In a recent Instagram video, Bess warned viewers that Republicans have spent years strategically targeting state legislatures to gain long-term control over congressional maps and electoral outcomes.

“Republicans have been planning to steal your vote since 2011 and most people have never even heard of it,” Bess said.

Bess made the remarks during a discussion with Marina Jenkins, executive director of the National Democratic Redistricting Committee (NDRC), the organization founded by former U.S. Attorney General Eric Holder and former President Barack Obama to combat partisan gerrymandering and voting map manipulation.

Project REDMAP — short for Redistricting Majority Project — was launched by Republican strategists ahead of the 2010 midterm elections with a focused plan to win control of key state legislatures before the once-a-decade redistricting process began in 2011.

According to Jenkins, the strategy succeeded in allowing Republicans to redraw congressional boundaries in ways that gave the party structural advantages lasting for years.

“They had a really coordinated strategy to take over state houses across the country to ensure that they had control of redistricting,” Jenkins said in the interview. “They were successful and they built an incredible amount of bias into the national congressional map.”

The strategy became one of the most consequential political operations of the modern era because congressional district boundaries largely determine how voters are grouped and which party is favored in elections.

Critics of partisan gerrymandering argue that heavily manipulated maps can allow politicians to effectively choose their voters rather than voters choosing their representatives.

Bess argued the effects of Project REDMAP are still visible today in election outcomes where Democrats may win more votes nationally while Republicans maintain legislative advantages.

“So even when we vote for Democrats nationally at a higher rate, Republicans still win,” Bess said. “That’s not democracy.”

The renewed attention on Project REDMAP comes as voting rights groups, lawmakers and legal advocates continue battling over congressional maps in states including Alabama, Georgia, North Carolina, Texas and Florida, where courts have repeatedly reviewed claims of racial or partisan gerrymandering.
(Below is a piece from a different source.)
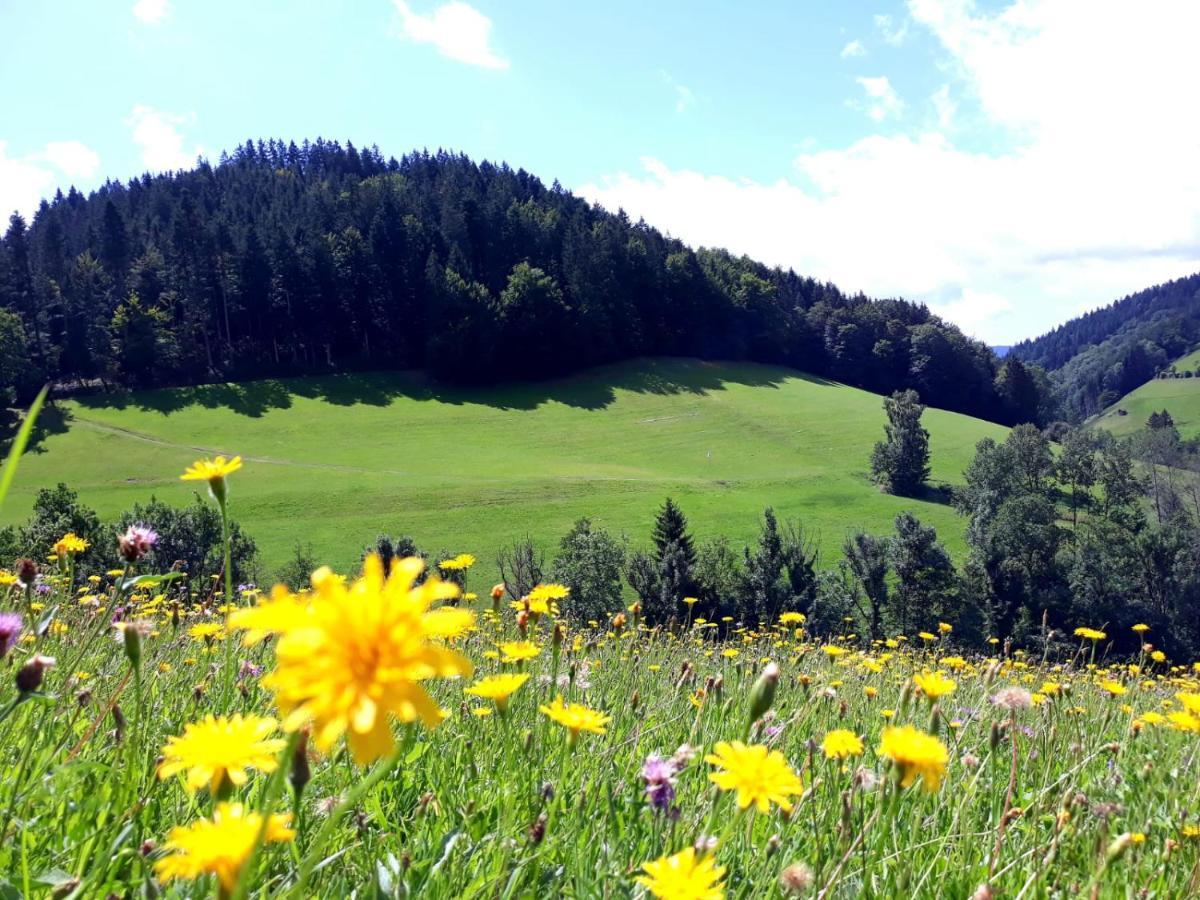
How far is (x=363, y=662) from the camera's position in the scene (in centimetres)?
79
The National Democratic Redistricting Committee was formed in response to those concerns and has focused on litigation, ballot initiatives and state-level organizing efforts aimed at creating what it calls fairer electoral maps.

Bess also framed the issue as part of a broader long-term political strategy battle heading into future election cycles.

“They are always planning,” she said. “And if we don’t start planning, they’ll do the same thing in 2028.”

Project REDMAP has remained controversial because supporters argue redistricting is an inherently political process controlled by whichever party wins elections, while opponents say extreme partisan map-drawing weakens democratic representation and voter influence.